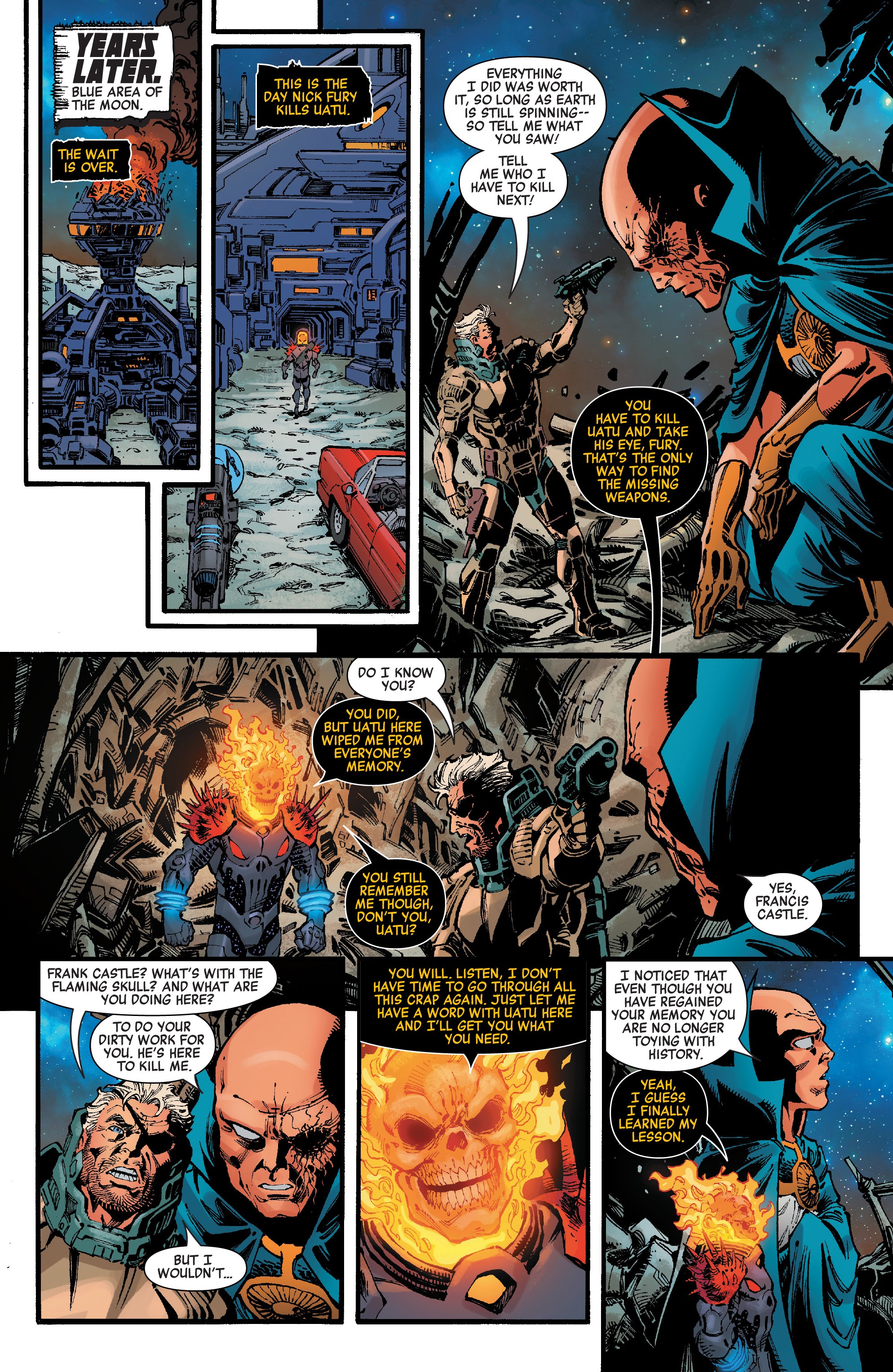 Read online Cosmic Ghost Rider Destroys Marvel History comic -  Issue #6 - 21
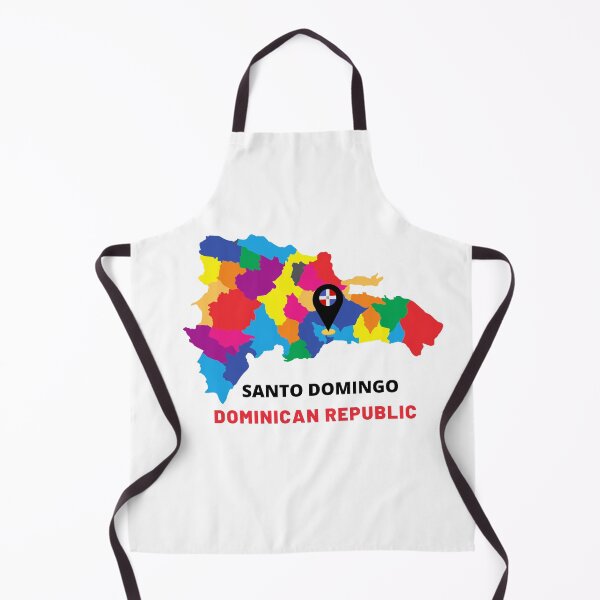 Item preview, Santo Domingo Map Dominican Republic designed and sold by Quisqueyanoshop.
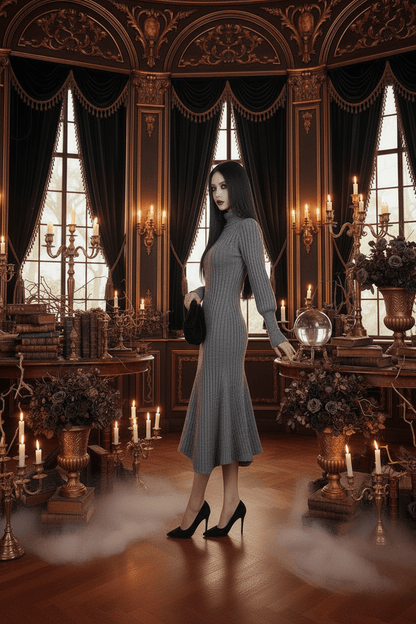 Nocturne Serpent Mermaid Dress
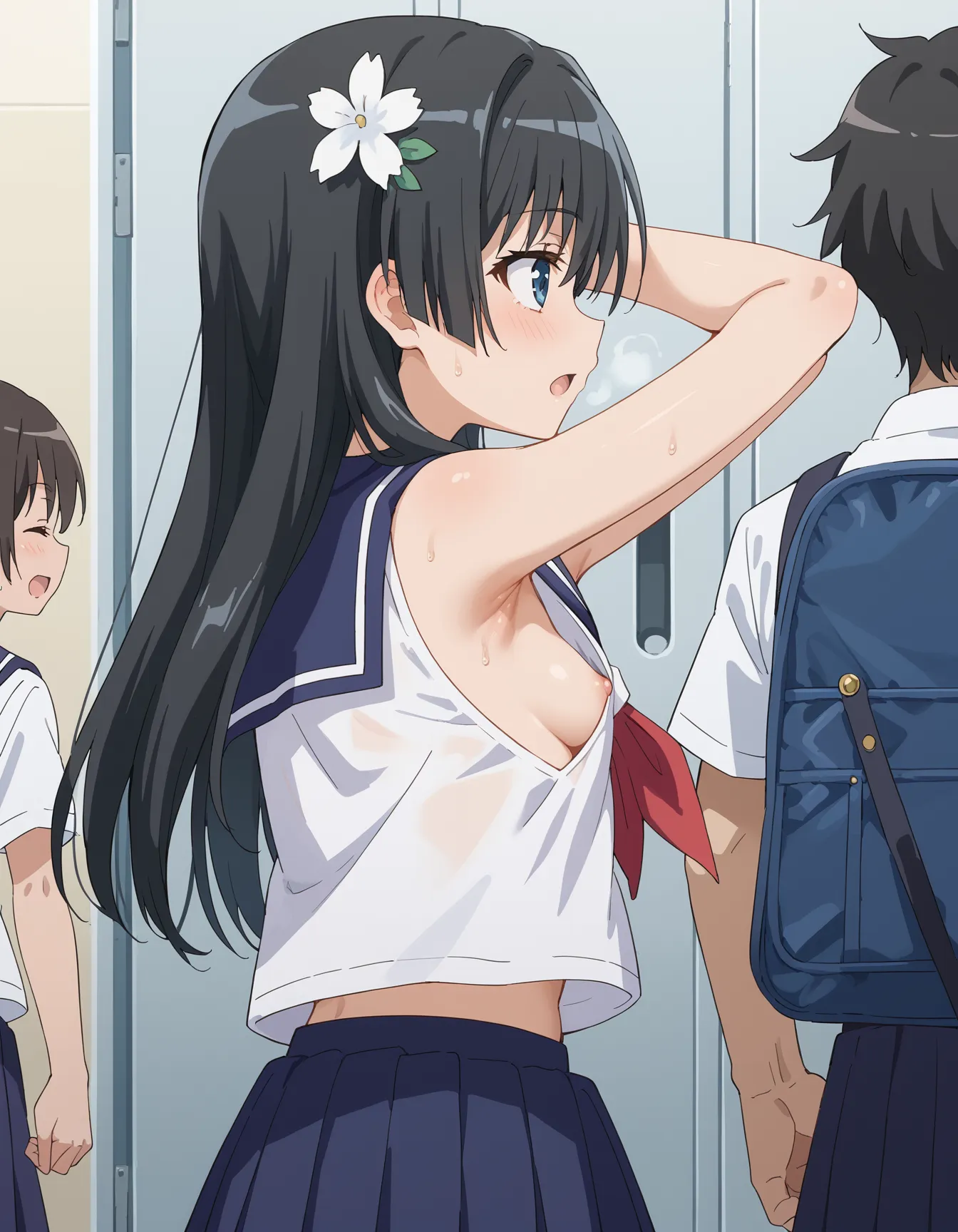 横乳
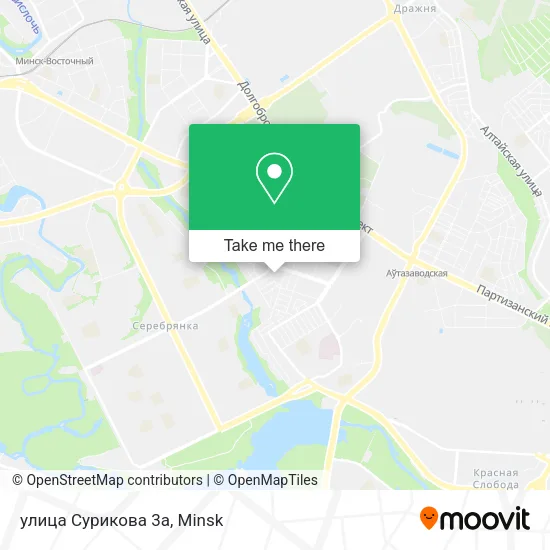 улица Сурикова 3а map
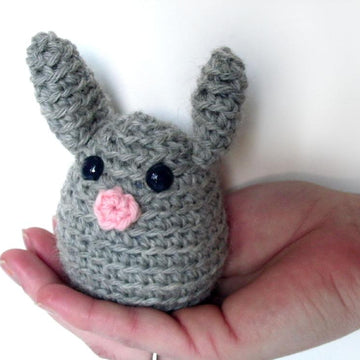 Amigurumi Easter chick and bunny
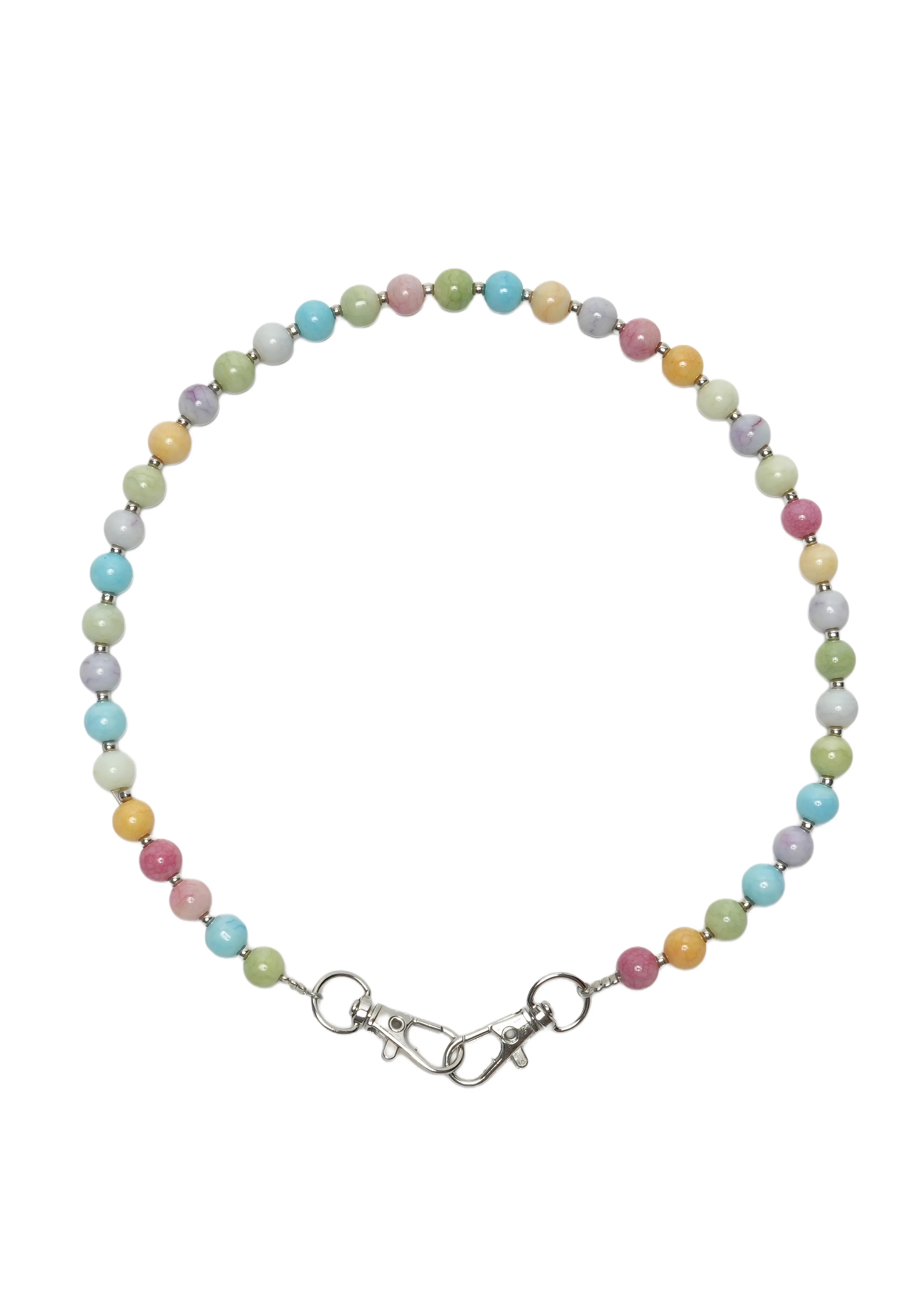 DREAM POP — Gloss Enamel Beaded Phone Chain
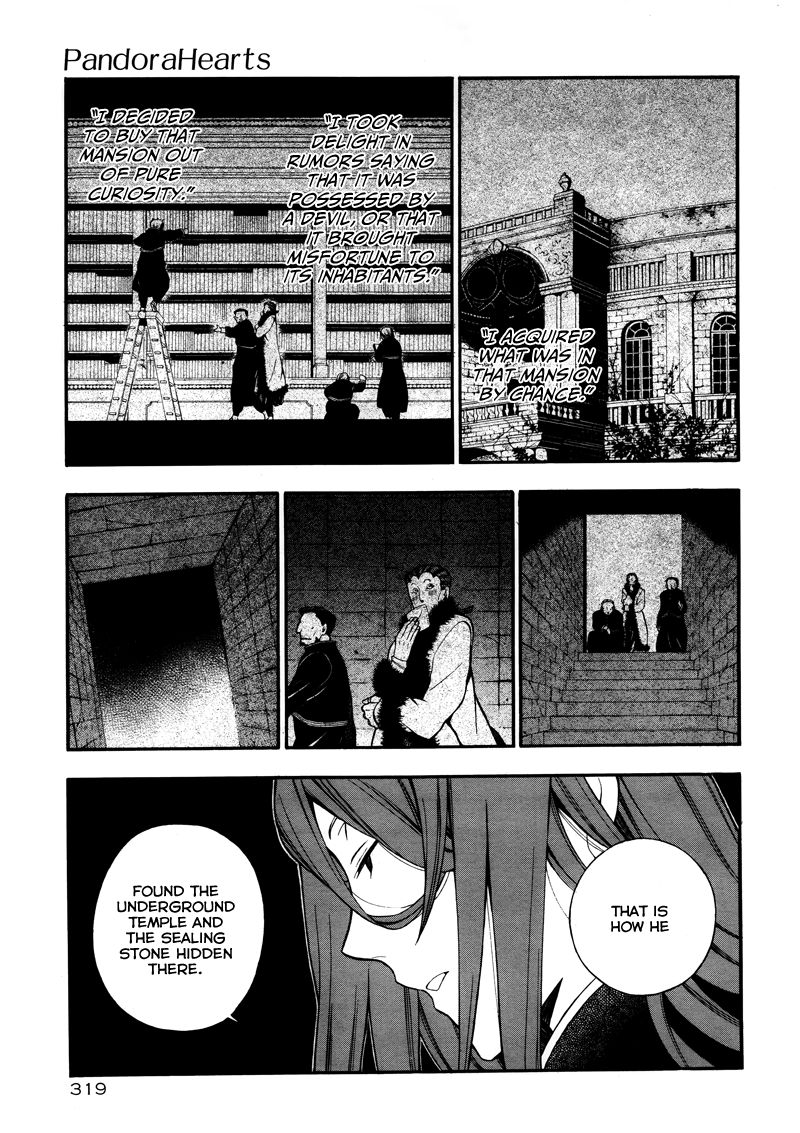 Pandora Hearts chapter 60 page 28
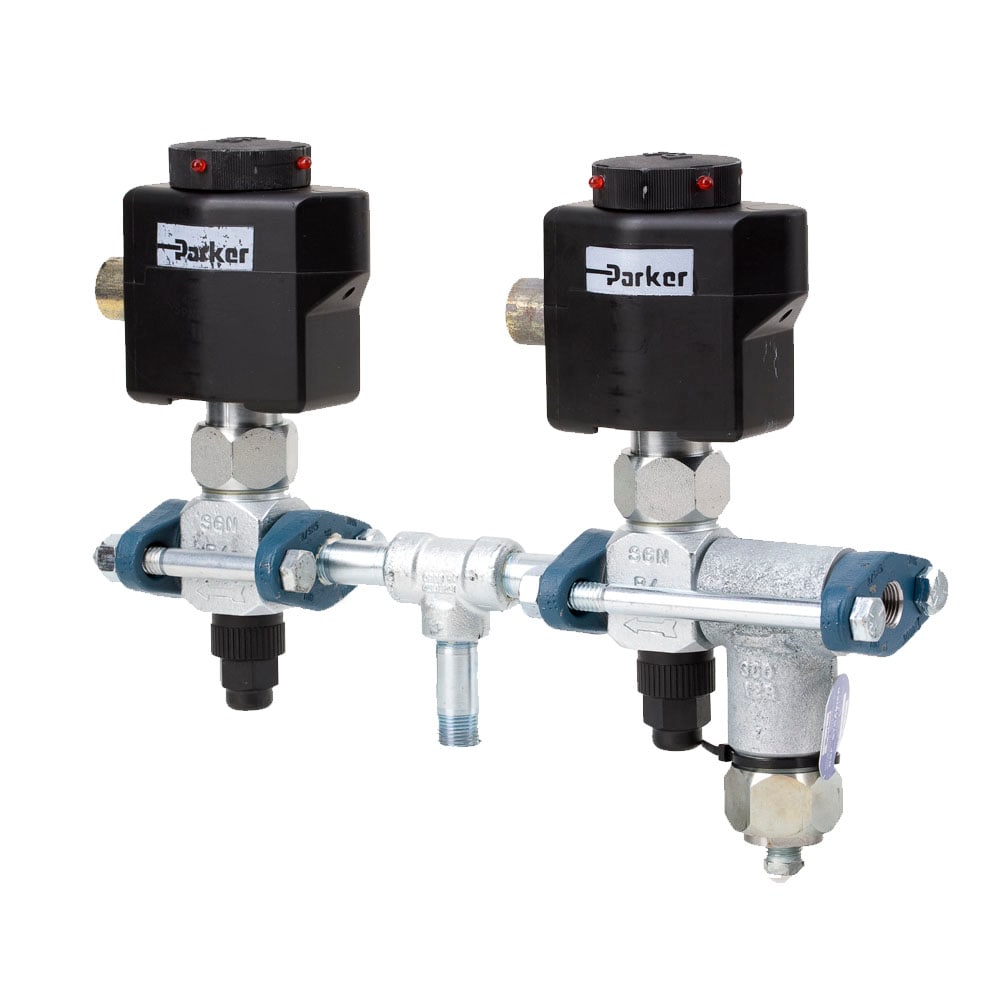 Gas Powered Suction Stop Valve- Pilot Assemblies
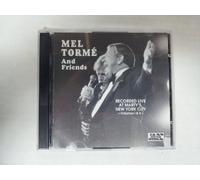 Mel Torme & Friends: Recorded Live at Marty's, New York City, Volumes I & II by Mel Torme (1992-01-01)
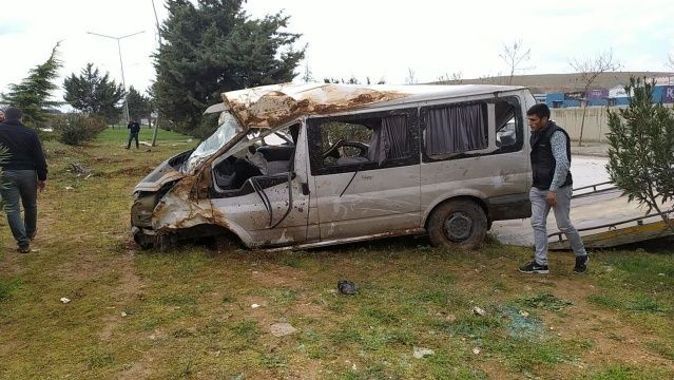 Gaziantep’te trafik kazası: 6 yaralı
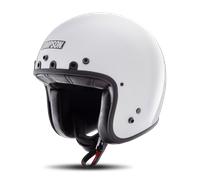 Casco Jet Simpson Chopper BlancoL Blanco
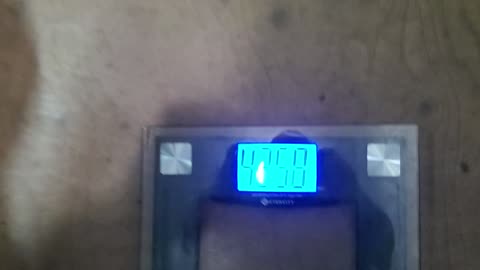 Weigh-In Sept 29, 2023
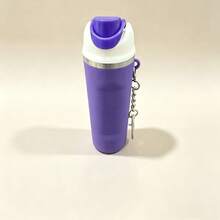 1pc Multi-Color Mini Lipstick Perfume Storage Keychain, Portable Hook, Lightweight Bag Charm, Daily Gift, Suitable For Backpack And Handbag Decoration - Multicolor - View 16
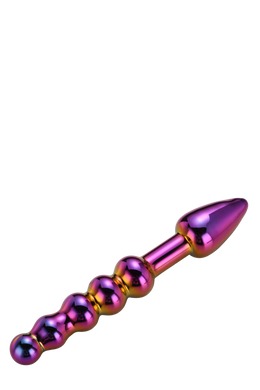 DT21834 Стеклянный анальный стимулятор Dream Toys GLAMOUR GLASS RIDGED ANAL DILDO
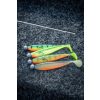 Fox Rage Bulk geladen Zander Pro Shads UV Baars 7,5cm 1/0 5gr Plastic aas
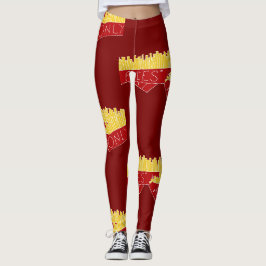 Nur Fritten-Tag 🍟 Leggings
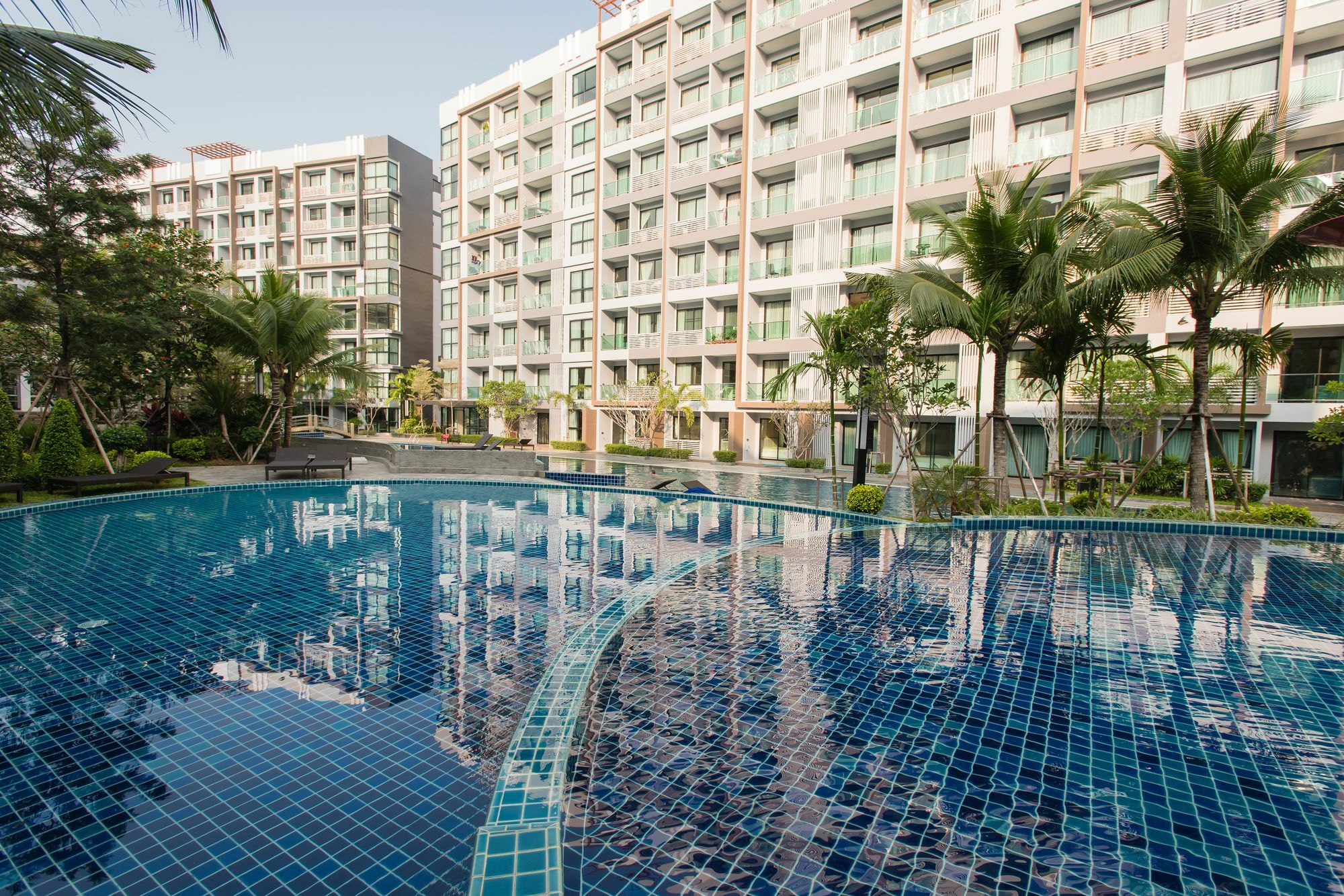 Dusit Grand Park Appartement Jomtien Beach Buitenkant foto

[EXERCISE DIRECTIONS]
From the line with "Pandora Hearts chapter 60 page 28" to the final line of the entries above, reproduce each line exactly and nothing else; the pictures stay out.

[EXERCISE ANSWER]
 Pandora Hearts chapter 60 page 28
 Gas Powered Suction Stop Valve- Pilot Assemblies
 Mel Torme & Friends: Recorded Live at Marty's, New York City, Volumes I & II by Mel Torme (1992-01-01)
 Gaziantep’te trafik kazası: 6 yaralı
 Casco Jet Simpson Chopper BlancoL Blanco
 Weigh-In Sept 29, 2023
 1pc Multi-Color Mini Lipstick Perfume Storage Keychain, Portable Hook, Lightweight Bag Charm, Daily Gift, Suitable For Backpack And Handbag Decoration - Multicolor - View 16
 DT21834 Стеклянный анальный стимулятор Dream Toys GLAMOUR GLASS RIDGED ANAL DILDO
 Fox Rage Bulk geladen Zander Pro Shads UV Baars 7,5cm 1/0 5gr Plastic aas
 Nur Fritten-Tag 🍟 Leggings
 Dusit Grand Park Appartement Jomtien Beach Buitenkant foto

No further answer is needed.